**Set of tasks:**
(a) Using the discussion of the unicode build below, say whether each statement agrees with it, answering yes or no and quoting the words that decide it: (i) the second commit adds the resulting mingw64u_defconfig to the git repo; (ii) on Windows 7/8 the build should behave as if unicode support is disabled; (iii) the third commit adds Emoji width support to the internal wcwidth database.
(b) Pick up the discussion of the unicode build below and continue it from the point where it stops.

There's at least one thing which is not yet implemented - prefix-case-update with tab completion, e.g. with unicode enabled, typing ~/desk and then tab to complete results in ~/desktop/ rather than ~/Desktop/.

It's possible that there are more unnoticed issues, but it does seem to work nicely overall.

The second commit adds a script which can transform mingw64_defconfig into a unicode build config as mingw64u_defconfig which enables the UTF8 manifest, input, and editing.

It does not add the resulting config to the git repo, and I'm leaving this decision and additions for later.

Building with this config and running on Windows 10/11 results in a reasonably useful unicode build, while on Windows 7/8 it should behave as if the unicode support is disabled.

The third commit adds Emoji width and variations support to the internal wcwidth database, and could be considered more appropriate for upstream, but for now it's here.

Let me know if you want to drop the third commit from this PR.

Also, I'm not sure if the new preprocessor nesting/indentations are the preferred style, so let me know if you want it changed (or feel free to update the indentations yourself).

avih commented 1 year ago

Force-pushed an indentation fixup at the 1st commit (deleted one extra tab indent).

rmyorston commented 1 year ago

Looks good in my (minimal) testing.

The only problem I spotted is that the name of the script should probably be mk_mingw64u_defconfig rather than mk_mingw64u_defconig. Having execute permission would be nice too.

avih commented 1 year ago

should probably be mk_mingw64u_defconfig rather than mk_mingw64u_defconig

Oops. Thanks. Force-pushed a fix (also, I pushed from windows before, so the script ended up non-executable, now it's executable).

Looks good in my (minimal) testing.

Right. That's roughly my assessment too, but there gotta be other issues besides the prefix-case on tab completion, because the commit basically undo many of the windows-specific blocks when unicode is enabled.

My approach was to enable unicode and then add missing bits and disable windows-specific code till it compiled (I did read parts of the code, but I didn't study all of it thoroughly). I also figured this will make it obvious that nothing is broken without unicode, because the patch is so minimal and relatively easy to review.

However, it most probably can be improved over time (or maybe the windows-specific parts refactored or some such to also apply when using unicode).

But for now it's both safe and seem to be generally working, so that's not a bad start.

avih commented 1 year ago

My approach was ... However, it most probably can be improved ...

Please wait with the merge.

**Dataset extract:**
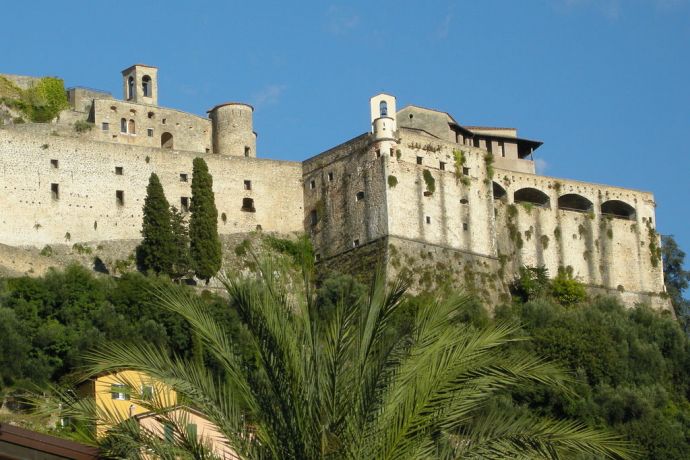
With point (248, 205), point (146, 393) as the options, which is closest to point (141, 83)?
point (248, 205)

* * *

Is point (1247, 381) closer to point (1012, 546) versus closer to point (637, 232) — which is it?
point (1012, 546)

--

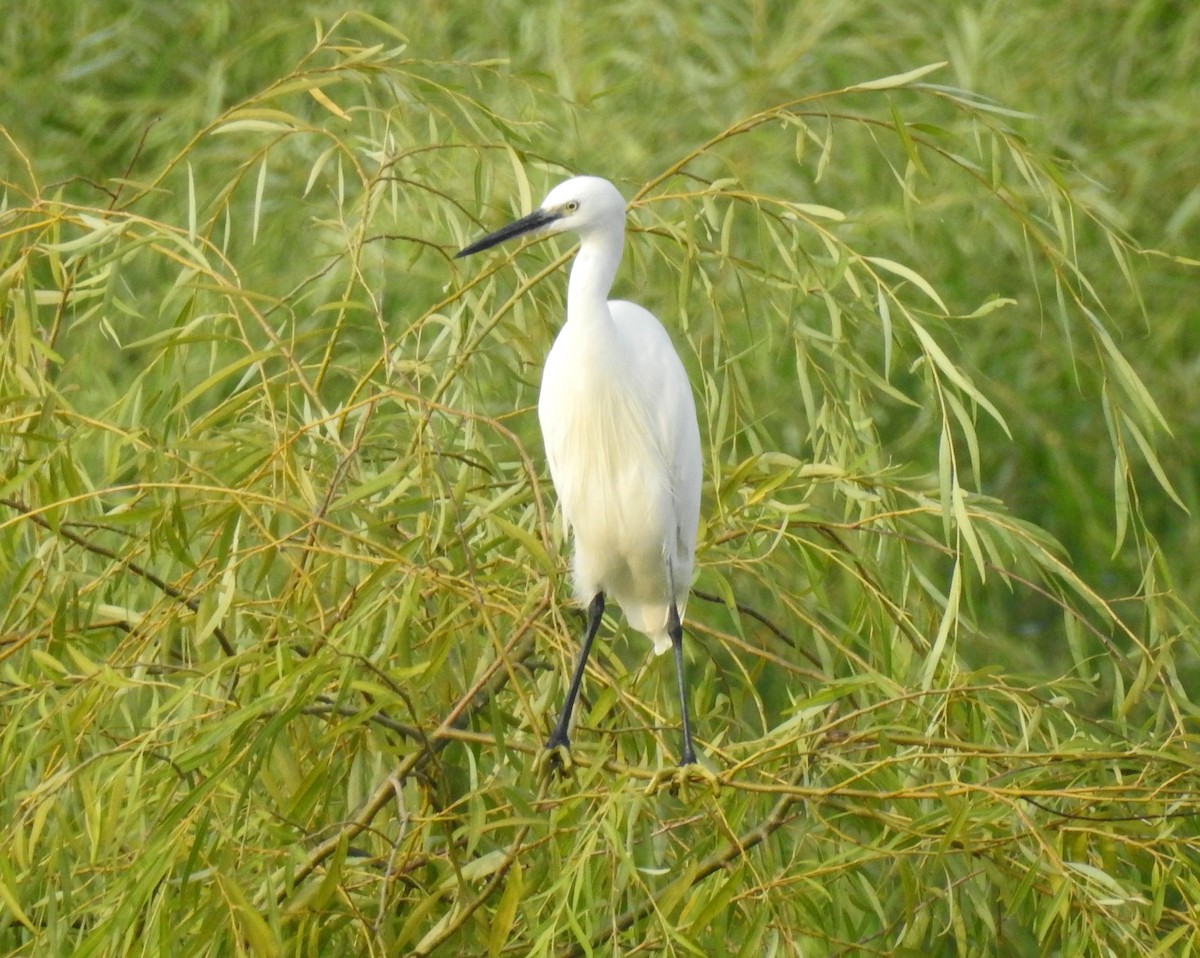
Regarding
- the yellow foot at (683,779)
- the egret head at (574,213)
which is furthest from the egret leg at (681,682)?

**Answers for the tasks:**
(a)
(i) No: "It does not add the resulting config to the git repo"
(ii) Yes: "while on Windows 7/8 it should behave as if the unicode support is disabled"
(iii) Yes: "The third commit adds Emoji width and variations support to the internal wcwidth database"

(b)
I want to go over the inverted block conditions again, maybe undo some of them, and for the others explain why they're disabled.

As it stands, of the 7 inverted mingw-blocks conditions when unicode is enabled:

Two disable inc_cursor when the terminal is without VT input - need to recheck why.
One restores slow-terminal optimization (up to 4 \b instead of one ESC"[%uD") - in retrospect the original looks OK?.
Three disable case-insensitive tab completion - IIRC it doesn't compile with unicode enabled otherwise.
One related to which byte values are considered "control" - in retrospect I think the original condition was OK

So please wait with the merge till I re-examine those.

avih commented 1 year ago

I pushed a fixup commit which I intend to squash into the first commit after you review it. It reduces the scope of the original change:

One restores slow-terminal optimization (up to 4 \b instead of one ESC"[%uD") - in retrospect the original looks OK?.

One related to which byte values are considered "control" - in retrospect I think the original condition was OK

These changes were indeed not required, and were reverted.

Two disable inc_cursor when the terminal is without VT input - need to recheck why.

The issue is that inc_cursor is broken with wide glyphs. But I still reverted those changes, in favor of a new runtime condition depending on whether unicode is active (instead of disabling at build time if unicode is supported).

I also raised some questions related to inc_cursor in a new comment.

Three disable case-insensitive tab completion - IIRC it doesn't compile with unicode enabled otherwise.

That's the only proper remaining change. As mentioned, I did notice at least one modified behavior with unicode (~/desk tab-completes to ~/desktop/ instead of ~/Desktop/), but also noticed that some case-sensitive things do work correctly - like completing function names.

However, I don't actually fully understand the impact of disabling these code blocks, and there could be real bugs lurking there, so I'd really appreciate if you could help me ensure that at least there are no nasty bugs from disabling these parts of the code.

rmyorston commented 1 year ago

inc_cursor() is intended to improve the appearance when moving right along the command line. With put_cur_glyph_and_inc_cursor() the console in Windows 8 and earlier takes a while to display the cursor after a movement. In this case displaying the glyph is unnecessary. Not doing so results in the cursor appearing more quickly. In other cases where put_cur_glyph_and_inc_cursor() is used it is necessary to display the glyph.

The console and terminal in Windows 10 and 11 don't suffer from the same problem and using put_cur_glyph_and_inc_cursor() there is fine.

I don't now see any reason for put_cur_glyph_and_inc_cursor() to be used if VT_INPUT is enabled. In my tests removing the VT_INPUT condition doesn't seem to make any difference, so I recommend changing the code to:

static void input_forward(void)
{
    if (cursor < command_len)
#if !ENABLE_PLATFORM_MINGW32
        put_cur_glyph_and_inc_cursor();
#else 
    {
        if (unicode_status == UNICODE_ON)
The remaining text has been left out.